The sun was shining, and the warmth hit my face, and I felt our son with us. I put Will down and had thoughts of taking this amazing photo of Will and MJ’s brick.
And just as any child at 22 months would do, Will had other plans of petting goats and chasing geese.
I won’t lie when I say that I shed a tear and hated that brick for a moment. We were a sight to see- chasing around Will trying to get him to sit still long enough to take a picture next to a brick.
We finally gave up and just took a picture of MJ’s brick alone. And like so often in our lives, the plans we made didn’t happen.
We had to be okay with just a picture of his brick.
We chose to cremate MJ, so that brick means a lot more to me than anyone would think.

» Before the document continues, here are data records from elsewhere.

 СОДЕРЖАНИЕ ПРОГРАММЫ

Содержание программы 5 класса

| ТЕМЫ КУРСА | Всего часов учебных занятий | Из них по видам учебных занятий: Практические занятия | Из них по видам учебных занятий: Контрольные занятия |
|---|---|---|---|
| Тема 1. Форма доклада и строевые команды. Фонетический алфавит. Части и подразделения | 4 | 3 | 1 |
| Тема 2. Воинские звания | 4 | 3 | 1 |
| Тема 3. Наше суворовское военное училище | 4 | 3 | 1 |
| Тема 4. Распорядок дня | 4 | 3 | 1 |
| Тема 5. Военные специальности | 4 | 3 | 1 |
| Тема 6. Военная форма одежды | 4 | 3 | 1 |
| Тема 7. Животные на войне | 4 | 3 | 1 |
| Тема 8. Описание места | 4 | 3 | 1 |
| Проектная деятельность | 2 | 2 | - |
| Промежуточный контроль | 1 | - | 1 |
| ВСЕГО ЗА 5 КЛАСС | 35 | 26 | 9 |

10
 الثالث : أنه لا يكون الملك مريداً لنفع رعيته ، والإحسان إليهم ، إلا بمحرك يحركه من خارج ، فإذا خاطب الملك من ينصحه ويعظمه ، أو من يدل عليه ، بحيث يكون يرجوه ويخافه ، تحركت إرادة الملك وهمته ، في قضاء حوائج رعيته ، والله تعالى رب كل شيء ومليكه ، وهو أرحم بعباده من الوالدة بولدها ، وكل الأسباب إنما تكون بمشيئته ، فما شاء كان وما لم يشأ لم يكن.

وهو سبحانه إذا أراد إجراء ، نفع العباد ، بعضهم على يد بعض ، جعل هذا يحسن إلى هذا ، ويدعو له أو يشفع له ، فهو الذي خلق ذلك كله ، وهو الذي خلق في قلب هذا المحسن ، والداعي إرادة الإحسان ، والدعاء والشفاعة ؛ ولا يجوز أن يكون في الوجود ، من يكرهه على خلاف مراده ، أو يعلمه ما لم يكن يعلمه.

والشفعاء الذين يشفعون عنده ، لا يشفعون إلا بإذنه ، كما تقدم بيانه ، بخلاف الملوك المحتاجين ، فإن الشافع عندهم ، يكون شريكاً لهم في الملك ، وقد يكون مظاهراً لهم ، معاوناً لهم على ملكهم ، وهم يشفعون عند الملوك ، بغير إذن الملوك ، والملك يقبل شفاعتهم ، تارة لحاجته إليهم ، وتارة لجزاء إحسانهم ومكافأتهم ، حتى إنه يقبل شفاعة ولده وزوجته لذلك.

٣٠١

I like to imagine him playing around that zoo, when no one is there, petting the goats and chasing the geese – just as his twin brother did that first time we saw it.
Just last month we went back to the zoo, and this time we got our perfect picture of that brick- with Will and Maci Jayne (our Rainbow Baby who did come home with us).
This Mother’s Day I’d like to go back to the zoo, and I hope I get that feeling once again.
That somehow, someway, when the sun shines down just right on my face and brings that warmth; all of my children are with me.